# Ihre Aufgaben:
1 > Fassen Sie im folgenden Textauszug den Absatz, der mit „An seinem Klingelschild“ beginnt, kürzer zusammen. Die wesentlichen Fakten müssen erhalten bleiben.
2 > Beantworten Sie anhand des folgenden Textauszugs kurz diese Fragen:
(a) Seit wie vielen Jahren ist Wilhelm Kanders Priester?
(b) In welcher Kirchengemeinde war er drei Jahrzehnte lang Pfarrer?
(c) In welchem Raum stehen Rollator und Rollstuhl?
3 > Übertragen Sie aus dem folgenden Textauszug den Abschnitt von „Foto: Seybert“ bis einschließlich „macht sie erforderlich.“ wortgetreu.

# Textauszug:
┌──
Moers Pastor Wilhelm Kanders ist seit 60 Jahren Priester

Moers · Der 86-Jährige, der drei Jahrzehnte Pfarrer der Kirchengemeinde St. Nikolaus Rheurdt war, lebt heute in Winnekendonk.

 Wilhelm Kanders war bis vor kurzem als Emeritus in St. Urbanus Winnekendonk aktiv. Zurzeit erholt er sich von einem Oberschenkelhalsbruch.

Wilhelm Kanders war bis vor kurzem als Emeritus in St. Urbanus Winnekendonk aktiv. Zurzeit erholt er sich von einem Oberschenkelhalsbruch.

Foto: Seybert

An seinem Klingelschild steht nicht nur sein Name, sondern auch der kleine Zusatz "em.". Denn eigentlich ist Wilhelm Kanders mit seinen 86 Jahren "Geistlicher im Ruhestand". Bis kurz vor Weihnachten versah er noch seinen Dienst in St. Urbanus Winnekendonk. Entschuldigend weist Kanders auf Rollator und Rollstuhl, die im Wohnzimmer geparkt sind. Ein Oberschenkelhalsbruch macht sie erforderlich.
└──
# Gespeicherte Einträge:
┌──
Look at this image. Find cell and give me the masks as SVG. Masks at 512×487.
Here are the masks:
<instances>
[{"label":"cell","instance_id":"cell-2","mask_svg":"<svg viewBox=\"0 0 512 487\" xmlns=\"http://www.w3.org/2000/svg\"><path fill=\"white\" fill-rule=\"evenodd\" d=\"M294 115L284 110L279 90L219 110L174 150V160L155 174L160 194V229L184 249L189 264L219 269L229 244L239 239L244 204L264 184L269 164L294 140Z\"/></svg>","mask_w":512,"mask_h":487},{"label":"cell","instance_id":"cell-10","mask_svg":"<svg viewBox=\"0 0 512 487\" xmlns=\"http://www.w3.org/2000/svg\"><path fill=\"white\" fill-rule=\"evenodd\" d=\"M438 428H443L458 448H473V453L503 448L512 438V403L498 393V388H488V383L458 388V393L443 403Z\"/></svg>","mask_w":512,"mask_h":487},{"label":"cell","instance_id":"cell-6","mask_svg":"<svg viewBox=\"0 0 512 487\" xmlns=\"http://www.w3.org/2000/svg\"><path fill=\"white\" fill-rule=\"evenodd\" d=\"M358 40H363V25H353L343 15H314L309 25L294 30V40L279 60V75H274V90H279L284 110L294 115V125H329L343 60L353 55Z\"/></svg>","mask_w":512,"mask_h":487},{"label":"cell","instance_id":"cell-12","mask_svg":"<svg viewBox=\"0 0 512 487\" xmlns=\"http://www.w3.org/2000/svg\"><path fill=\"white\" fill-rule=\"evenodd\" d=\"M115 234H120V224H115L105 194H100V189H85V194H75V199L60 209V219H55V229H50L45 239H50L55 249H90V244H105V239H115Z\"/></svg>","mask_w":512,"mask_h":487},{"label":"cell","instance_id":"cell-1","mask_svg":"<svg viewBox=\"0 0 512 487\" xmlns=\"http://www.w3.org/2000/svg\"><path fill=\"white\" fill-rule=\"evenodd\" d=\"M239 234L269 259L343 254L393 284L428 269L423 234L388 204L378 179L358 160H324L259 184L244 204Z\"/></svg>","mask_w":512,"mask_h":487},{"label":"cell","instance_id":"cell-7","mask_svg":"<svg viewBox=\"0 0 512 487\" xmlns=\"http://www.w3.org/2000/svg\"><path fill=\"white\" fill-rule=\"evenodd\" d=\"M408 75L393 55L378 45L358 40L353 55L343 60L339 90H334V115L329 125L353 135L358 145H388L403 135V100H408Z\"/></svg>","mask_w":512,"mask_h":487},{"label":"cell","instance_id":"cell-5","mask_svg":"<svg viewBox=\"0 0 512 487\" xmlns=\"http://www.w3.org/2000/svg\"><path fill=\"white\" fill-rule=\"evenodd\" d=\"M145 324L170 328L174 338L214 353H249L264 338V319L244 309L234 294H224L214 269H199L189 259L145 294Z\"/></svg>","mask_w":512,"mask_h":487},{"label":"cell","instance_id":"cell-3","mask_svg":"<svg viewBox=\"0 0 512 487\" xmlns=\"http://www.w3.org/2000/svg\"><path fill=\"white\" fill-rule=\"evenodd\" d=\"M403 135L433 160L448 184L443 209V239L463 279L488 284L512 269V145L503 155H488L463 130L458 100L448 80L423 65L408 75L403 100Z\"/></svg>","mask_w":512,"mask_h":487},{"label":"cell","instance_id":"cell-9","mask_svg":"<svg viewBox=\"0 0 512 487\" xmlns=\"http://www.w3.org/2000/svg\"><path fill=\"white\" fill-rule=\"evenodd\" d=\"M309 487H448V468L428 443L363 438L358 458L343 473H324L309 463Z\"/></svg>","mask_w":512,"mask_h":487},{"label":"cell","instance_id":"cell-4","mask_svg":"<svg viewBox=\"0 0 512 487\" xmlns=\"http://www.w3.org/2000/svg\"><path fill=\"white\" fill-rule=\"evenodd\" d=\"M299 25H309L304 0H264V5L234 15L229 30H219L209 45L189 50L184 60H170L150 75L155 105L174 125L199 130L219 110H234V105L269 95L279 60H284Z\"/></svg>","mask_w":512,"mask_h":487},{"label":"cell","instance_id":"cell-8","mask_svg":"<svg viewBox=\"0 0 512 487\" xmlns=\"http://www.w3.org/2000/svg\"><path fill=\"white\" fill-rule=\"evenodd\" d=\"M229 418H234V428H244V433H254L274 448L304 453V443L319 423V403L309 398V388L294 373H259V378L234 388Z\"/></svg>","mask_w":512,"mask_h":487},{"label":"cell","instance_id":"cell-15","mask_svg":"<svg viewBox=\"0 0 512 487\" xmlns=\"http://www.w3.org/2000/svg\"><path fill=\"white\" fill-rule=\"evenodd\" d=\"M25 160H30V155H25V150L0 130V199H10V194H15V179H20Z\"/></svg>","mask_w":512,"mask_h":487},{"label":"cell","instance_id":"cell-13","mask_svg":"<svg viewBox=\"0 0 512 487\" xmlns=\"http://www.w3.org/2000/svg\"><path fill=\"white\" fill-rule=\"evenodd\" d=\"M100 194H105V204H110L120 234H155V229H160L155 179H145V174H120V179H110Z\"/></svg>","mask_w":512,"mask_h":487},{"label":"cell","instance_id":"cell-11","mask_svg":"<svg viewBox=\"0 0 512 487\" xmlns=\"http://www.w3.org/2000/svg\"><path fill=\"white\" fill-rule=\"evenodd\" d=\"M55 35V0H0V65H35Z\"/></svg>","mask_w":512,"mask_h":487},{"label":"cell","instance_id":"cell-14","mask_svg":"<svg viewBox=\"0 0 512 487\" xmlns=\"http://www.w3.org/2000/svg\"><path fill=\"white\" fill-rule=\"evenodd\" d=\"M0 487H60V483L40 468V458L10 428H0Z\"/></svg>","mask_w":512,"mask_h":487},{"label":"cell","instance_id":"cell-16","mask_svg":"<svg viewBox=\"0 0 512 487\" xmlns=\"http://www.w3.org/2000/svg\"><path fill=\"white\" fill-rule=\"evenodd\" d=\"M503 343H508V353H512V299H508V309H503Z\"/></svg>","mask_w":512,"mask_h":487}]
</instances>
└──
# Erwartete Ergebnisse:
1 > Auf Wilhelm Kanders' Klingelschild steht neben seinem Namen der Zusatz „em.“, denn der 86-Jährige ist Geistlicher im Ruhestand. Bis kurz vor Weihnachten tat er noch Dienst in St. Urbanus Winnekendonk. Wegen eines Oberschenkelhalsbruchs braucht er Rollator und Rollstuhl.

2 >
(a) Seit 60 Jahren.
(b) In St. Nikolaus Rheurdt.
(c) Im Wohnzimmer.

3 >
Foto: Seybert

An seinem Klingelschild steht nicht nur sein Name, sondern auch der kleine Zusatz "em.". Denn eigentlich ist Wilhelm Kanders mit seinen 86 Jahren "Geistlicher im Ruhestand". Bis kurz vor Weihnachten versah er noch seinen Dienst in St. Urbanus Winnekendonk. Entschuldigend weist Kanders auf Rollator und Rollstuhl, die im Wohnzimmer geparkt sind. Ein Oberschenkelhalsbruch macht sie erforderlich.